Nebula OpenStack Cloud Provider Shuts Down

CloudCloud Management

Ex-NASA open source cloud vendor goes out of business, claiming OpenStack market immaturity

OpenStack cloud startup Nebula has ceased its operations, claiming that the OpenStack market is years away from reaching maturity. A ‘shutting down’ message was posted on the firm’s homepage on April 1.

Nebula was started in 2011 by the former NASA CTO Chris Kemp, and provided private cloud hardware and software for the enterprise.

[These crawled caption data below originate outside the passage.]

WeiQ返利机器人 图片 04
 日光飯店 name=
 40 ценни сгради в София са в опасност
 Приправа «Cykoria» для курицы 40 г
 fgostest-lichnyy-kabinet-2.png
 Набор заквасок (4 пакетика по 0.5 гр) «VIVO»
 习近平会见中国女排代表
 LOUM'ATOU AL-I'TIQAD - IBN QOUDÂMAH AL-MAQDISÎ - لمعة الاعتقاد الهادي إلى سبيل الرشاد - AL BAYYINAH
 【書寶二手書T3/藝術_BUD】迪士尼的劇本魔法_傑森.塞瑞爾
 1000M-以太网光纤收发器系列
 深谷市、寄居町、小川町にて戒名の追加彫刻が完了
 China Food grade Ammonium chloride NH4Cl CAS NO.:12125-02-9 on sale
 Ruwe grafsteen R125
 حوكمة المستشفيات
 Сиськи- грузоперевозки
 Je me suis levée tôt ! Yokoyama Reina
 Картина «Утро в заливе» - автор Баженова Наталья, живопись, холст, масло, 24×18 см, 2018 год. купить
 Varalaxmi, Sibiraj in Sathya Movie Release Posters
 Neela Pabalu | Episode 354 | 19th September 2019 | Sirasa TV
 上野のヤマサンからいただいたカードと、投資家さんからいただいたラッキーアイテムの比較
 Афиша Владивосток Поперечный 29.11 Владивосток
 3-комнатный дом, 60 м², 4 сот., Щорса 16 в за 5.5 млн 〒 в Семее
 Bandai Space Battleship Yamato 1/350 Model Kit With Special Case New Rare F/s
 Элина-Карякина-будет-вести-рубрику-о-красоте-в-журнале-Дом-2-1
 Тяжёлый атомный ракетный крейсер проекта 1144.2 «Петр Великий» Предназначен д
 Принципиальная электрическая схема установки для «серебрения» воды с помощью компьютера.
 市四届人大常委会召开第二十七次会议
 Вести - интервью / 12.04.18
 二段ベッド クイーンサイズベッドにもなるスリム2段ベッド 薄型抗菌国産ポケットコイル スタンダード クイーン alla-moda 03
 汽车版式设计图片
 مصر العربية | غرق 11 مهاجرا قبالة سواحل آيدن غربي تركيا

“It is with an extremely heavy heart that we announce that today, April 1, 2015, Nebula is ceasing operations,” said the message displayed on the Nebula website.

Proud

“When we started this journey four years ago, we set out to usher in a new era of cloud computing by curating and productizing OpenStack for the enterprise. We are incredibly proud of the role we had in establishing Nebula as the leading enterprise cloud computing platform. At the same time, we are deeply disappointed that the market will likely take another several years to mature. As a venture backed start up, we did not have the resources to wait.”

Nebula reassured current customers of its cloud services that its private clouds will continue to operate normally, minus the support. Nebula pointed customers towards using compatible OpenStack friends and competitors Red Hat, IBM, and HP. Current customers included Lockheed Martin and Genentech.

openstackChris Kemp is a cofounder of the OpenStack project, and started work on the early stages of the platform whilst at NASA’s Ames Research Center.

Privately held Nebula, which LinkedIn cites as having 51-200 employees, had offices in Mountain View and Seattle. Recent anonymous Glassdoor reviews of the company hinted towards leadership problems at the startup. One user, who claimed to be an intern at the company in 2014, said: “There is occasionally a bit of bureaucratic in-fighting among the higher-ups at Nebula, and as a result getting support for a product change can be unnecessarily difficult.”

Another intern, who posted a review in January 2014, said: “Company-wide, the right hand doesn’t always know what the left hand is doing. As a growing and changing organization, we need to get better at checking assumptions and communicating with each other.”